Penn Medicine and The Wistar Institute have been awarded a prestigious $12.1 million SPORE grant from the National Cancer Institute. The five-year Specialized Programs of Research Excellence, or SPORE, grant will fund four new melanoma research projects that aim to translate fundamental laboratory discoveries into new therapeutics to treat melanoma and other skin cancers.

Melanoma is the deadliest form of skin cancer and the fifth deadliest form of cancer, overall. According to NCI statistics, an estimated 76,100 new cases of melanoma will occur in 2014 in the U.S. alone, and it will kill 9,710 people. If caught early, melanoma is considered treatable; however, therapies showing lasting effects for late-stage, metastatic melanomas are greatly needed.

Meenhard Herlyn, DVM, DSc, the Caspar Wistar Professor in Melanoma Research and director of The Wistar Institute  Melanoma Research Center, will serve as the Principal Investigator, and Lynn M. Schuchter, MD, chief of Hematology/Oncology and leader of the melanoma program at Penn’s Abramson Cancer Center, will serve as Co-Principal Investigator of the grant.

“We’re honored to be recognized by the NCI with this SPORE grant, and thankful it will allow all of us to expand on this collaboration—which has already led to important developments in melanoma,” said Schuchter.  “From targeted therapy to immunotherapy, these melanoma projects—and the people leading them—are at the forefront of medicine, with an ultimate goal of translating basic research from the laboratories into patient care more quickly.” 

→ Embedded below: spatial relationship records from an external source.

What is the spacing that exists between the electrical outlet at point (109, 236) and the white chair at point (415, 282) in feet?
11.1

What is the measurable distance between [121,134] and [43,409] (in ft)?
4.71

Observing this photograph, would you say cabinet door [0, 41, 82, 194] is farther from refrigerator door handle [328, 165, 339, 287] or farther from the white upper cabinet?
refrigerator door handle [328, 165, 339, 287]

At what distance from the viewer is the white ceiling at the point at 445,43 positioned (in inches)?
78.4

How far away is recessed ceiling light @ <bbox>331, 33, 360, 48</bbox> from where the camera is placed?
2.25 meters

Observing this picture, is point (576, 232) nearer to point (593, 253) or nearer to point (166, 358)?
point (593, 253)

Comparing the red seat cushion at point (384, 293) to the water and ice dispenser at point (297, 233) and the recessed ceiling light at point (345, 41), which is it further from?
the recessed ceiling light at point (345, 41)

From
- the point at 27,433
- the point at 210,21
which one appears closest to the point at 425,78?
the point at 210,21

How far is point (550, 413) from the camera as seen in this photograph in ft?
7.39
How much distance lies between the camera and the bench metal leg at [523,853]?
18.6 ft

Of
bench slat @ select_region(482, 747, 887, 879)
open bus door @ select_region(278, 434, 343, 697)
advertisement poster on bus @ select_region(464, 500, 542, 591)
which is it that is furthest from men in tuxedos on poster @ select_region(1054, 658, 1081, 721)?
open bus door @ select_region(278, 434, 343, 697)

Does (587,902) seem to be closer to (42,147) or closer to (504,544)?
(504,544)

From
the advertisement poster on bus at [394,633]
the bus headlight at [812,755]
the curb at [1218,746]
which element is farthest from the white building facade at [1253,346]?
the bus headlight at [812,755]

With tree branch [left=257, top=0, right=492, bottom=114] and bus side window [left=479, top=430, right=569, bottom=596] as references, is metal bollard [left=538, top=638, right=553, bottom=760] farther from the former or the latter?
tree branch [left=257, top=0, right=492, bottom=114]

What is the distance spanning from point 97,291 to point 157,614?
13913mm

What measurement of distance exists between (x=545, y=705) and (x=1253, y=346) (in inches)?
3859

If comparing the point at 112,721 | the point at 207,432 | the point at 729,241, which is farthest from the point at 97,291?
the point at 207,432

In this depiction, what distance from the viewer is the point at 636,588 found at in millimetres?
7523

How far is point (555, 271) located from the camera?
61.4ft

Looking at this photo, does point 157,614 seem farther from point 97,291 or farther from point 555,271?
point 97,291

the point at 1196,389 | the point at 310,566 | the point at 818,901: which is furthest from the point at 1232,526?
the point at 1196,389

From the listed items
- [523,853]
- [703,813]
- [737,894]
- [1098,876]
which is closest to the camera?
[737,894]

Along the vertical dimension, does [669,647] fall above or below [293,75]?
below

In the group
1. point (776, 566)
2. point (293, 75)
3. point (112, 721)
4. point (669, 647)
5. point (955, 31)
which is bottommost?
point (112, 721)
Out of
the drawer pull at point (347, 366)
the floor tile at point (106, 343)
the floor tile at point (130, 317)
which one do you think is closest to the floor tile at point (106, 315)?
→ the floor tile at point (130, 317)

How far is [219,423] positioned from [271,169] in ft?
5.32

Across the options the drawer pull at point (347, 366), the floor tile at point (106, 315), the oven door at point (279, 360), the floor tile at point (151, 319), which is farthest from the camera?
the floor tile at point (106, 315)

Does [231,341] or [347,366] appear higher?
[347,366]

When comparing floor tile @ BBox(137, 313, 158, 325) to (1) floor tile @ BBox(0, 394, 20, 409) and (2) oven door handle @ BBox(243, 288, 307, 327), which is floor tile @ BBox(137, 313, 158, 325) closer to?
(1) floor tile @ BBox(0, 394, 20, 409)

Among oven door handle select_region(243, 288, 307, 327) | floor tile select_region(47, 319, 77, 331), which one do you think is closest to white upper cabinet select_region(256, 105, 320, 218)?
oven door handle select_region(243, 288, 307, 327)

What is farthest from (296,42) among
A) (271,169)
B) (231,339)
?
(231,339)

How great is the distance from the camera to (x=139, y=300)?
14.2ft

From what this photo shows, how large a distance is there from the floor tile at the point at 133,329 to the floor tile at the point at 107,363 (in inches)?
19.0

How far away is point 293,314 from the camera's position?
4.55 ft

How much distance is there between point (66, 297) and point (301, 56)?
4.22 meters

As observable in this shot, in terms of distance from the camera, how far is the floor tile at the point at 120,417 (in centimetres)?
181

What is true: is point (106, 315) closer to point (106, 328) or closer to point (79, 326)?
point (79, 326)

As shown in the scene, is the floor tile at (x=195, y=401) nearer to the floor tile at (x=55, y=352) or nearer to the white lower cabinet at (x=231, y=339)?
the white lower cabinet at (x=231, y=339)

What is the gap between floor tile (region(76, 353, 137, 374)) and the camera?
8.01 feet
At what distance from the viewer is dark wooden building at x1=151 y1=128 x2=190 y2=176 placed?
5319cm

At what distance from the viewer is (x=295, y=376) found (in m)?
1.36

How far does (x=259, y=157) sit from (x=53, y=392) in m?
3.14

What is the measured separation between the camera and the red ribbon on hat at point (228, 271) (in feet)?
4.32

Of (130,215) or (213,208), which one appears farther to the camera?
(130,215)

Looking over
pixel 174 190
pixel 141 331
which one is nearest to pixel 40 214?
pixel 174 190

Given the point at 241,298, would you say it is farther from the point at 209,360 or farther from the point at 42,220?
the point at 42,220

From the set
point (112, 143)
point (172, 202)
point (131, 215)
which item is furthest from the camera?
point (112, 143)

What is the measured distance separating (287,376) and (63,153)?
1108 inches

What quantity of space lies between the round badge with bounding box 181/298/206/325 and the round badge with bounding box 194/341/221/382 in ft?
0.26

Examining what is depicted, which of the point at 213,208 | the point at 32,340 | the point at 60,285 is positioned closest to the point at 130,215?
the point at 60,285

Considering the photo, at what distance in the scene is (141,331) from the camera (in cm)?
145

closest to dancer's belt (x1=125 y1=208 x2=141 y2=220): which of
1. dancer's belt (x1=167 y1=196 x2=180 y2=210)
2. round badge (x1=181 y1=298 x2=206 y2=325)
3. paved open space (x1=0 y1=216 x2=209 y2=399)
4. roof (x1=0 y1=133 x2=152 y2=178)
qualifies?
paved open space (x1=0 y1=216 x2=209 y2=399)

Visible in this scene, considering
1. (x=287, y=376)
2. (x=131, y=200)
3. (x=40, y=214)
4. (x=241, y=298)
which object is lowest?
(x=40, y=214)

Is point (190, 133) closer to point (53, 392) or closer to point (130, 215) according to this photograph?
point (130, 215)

Other Penn faculty involved with the project include Carl H. June, MD, the Richard W. Vague Professor in Immunotherapy in the department of Pathology and Laboratory Medicine, Robert Vonderheide, MD, DPhil, the Hanna Wise Professor in Cancer Research in the Abramson Cancer Center, Ravi K. Amaravadi, MD, assistant professor of Medicine in the division of Hematology/Oncology in the ACC, and Katherine Nathanson, MD, an associate professor in the division of Translational Medicine and Chief Oncogenomics Physician for the ACC.